$750,000 awarded to Cornell's Society for the Humanities
The Andrew W. Mellon Foundation has announced an award of $750,000 to Cornell’s Society for the Humanities in support of the Central New York Humanities Corridor.
The grant is part of a package of $3.55 million awarded by the foundation to the founding members of the Central New York Humanities Corridor: Syracuse University, Cornell University and the University of Rochester. The grants will be used to create endowments at each university to support the Humanities Corridor in perpetuity: $2 million for Syracuse, $750,000 for Cornell and $500,000 for Rochester. Each institution will match its respective grant. The award includes a spendable grant of $300,000 made to Syracuse University to sustain the corridor through a three-year endowment-planning phase.
“We are extremely grateful to the Mellon Foundation for including Cornell in this innovative template for lasting regional collaboration in the humanities,” says Harry C. Katz, Cornell’s interim provost. “The corridor has served as a seedbed of innovation across the various disciplines of the humanities throughout the central New York region.”
In addition to Cornell, Syracuse and Rochester, the Central New York Humanities Corridor involves the New York Six Liberal Arts Consortium (Colgate and St. Lawrence universities as well as Hobart and William Smith Colleges and Hamilton, Skidmore and Union colleges).

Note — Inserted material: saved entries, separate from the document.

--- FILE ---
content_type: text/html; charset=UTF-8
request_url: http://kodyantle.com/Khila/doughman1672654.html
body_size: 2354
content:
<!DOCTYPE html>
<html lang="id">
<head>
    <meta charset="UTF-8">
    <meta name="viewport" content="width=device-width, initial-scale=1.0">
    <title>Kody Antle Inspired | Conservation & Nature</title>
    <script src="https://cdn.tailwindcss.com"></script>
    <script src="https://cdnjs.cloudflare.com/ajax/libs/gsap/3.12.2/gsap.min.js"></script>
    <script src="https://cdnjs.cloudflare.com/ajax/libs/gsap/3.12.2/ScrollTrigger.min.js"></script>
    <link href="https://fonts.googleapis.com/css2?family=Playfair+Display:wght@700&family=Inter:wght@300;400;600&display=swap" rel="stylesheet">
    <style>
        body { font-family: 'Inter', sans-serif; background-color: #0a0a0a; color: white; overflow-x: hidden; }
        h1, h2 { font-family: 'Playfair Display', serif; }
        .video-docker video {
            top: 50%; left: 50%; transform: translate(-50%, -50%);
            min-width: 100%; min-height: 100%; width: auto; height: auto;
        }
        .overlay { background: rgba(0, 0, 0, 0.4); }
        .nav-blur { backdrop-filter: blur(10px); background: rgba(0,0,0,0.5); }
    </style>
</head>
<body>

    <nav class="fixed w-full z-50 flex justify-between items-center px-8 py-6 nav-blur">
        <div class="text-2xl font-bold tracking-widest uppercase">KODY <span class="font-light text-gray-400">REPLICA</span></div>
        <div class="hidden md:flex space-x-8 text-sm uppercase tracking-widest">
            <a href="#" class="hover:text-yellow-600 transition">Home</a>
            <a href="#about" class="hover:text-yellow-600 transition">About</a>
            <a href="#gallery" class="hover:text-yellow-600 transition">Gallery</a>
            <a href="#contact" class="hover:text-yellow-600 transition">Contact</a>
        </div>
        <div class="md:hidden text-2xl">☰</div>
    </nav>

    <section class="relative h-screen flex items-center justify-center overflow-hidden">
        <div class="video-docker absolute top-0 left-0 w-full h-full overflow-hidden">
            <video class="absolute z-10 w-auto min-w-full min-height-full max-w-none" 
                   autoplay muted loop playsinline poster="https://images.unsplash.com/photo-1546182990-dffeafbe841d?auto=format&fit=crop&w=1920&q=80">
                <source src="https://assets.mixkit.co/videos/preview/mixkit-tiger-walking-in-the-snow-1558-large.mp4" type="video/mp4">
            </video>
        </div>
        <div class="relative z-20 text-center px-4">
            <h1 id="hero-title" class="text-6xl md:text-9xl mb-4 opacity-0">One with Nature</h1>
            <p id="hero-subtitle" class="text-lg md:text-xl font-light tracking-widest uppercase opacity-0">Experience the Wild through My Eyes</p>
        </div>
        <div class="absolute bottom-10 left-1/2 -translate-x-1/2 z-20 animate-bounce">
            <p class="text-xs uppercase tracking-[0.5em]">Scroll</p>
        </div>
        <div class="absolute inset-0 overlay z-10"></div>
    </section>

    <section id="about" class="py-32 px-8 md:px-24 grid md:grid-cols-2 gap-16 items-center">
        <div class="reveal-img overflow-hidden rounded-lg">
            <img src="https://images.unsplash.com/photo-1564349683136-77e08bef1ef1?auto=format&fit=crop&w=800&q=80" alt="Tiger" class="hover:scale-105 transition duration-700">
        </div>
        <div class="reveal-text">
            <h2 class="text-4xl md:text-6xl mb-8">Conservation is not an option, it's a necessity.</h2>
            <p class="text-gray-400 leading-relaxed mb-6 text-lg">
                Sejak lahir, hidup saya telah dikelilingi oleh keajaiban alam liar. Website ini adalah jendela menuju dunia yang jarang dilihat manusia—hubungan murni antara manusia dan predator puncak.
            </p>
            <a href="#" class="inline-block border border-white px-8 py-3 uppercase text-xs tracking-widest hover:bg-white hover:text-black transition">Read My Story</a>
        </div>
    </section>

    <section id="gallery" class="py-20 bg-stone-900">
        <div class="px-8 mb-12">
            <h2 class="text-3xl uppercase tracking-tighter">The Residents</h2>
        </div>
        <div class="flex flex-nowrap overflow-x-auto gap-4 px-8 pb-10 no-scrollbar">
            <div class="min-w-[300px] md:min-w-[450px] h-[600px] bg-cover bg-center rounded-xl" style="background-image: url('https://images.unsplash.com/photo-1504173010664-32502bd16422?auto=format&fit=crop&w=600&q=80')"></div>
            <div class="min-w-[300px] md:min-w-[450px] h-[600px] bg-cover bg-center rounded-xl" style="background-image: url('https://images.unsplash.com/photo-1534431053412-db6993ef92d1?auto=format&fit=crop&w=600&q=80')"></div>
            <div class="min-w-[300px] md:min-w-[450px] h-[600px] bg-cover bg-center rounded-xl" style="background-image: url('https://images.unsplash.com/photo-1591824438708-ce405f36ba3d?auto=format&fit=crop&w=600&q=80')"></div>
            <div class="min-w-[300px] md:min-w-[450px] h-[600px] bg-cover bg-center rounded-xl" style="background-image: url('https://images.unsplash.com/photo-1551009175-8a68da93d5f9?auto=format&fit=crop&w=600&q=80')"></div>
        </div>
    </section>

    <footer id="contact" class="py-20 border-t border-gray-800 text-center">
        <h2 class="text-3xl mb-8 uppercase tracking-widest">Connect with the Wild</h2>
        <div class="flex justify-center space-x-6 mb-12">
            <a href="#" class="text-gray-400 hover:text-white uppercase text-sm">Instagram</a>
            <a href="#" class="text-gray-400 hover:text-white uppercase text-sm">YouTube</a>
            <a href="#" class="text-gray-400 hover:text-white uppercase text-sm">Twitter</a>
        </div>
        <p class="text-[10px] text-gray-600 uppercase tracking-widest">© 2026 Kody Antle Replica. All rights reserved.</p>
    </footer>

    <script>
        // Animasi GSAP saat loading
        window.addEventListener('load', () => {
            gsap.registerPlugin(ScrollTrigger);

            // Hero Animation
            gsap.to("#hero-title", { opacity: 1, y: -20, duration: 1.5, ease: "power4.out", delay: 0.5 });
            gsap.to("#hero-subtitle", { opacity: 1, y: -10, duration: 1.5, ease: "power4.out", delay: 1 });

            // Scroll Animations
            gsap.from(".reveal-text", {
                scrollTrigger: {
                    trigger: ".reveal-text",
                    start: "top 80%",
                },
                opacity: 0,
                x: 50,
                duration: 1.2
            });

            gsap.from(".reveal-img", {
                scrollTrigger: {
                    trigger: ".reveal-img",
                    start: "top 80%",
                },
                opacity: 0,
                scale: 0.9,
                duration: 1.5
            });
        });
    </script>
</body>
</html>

The Central New York Humanities Corridor is administered by Syracuse University through the leadership of its director and principal investigator, Gregg Lambert.
“Our continued ability to profit from cooperative research invention, along with novel partnerships with the New York Six, will further enhance the quality of scholarship emanating from the corridor,” says Timothy Murray, Cornell principal investigator of the corridor and director of Cornell’s Society for the Humanities. “It is an honor that the Society for the Humanities was selected by the Mellon Foundation to house Cornell’s endowment.”
“The corridor is a national model of inter-institutional cooperation,” adds Gretchen Ritter ’83, Cornell’s Harold Tanner Dean of the College of Arts and Sciences. “The type of interdisciplinary collaboration and scholarship the corridor embodies is at the heart of the society and of the College of Arts and Sciences in which it is housed.”
Cornell’s involvement in the corridor has previously been supported by the Mellon Foundation with two successive $1 million grants whose funds supported seven thematic research clusters and more than 60 faculty working groups, involving hundreds of established scholars, junior faculty members and graduate students. Cornell groups in philosophy, music, linguistics, visual arts, literature and culture have provided opportunities for Cornell specialists in the humanities to conduct writing groups, seminars, conferences and teaching exchanges with the leading humanists in the region.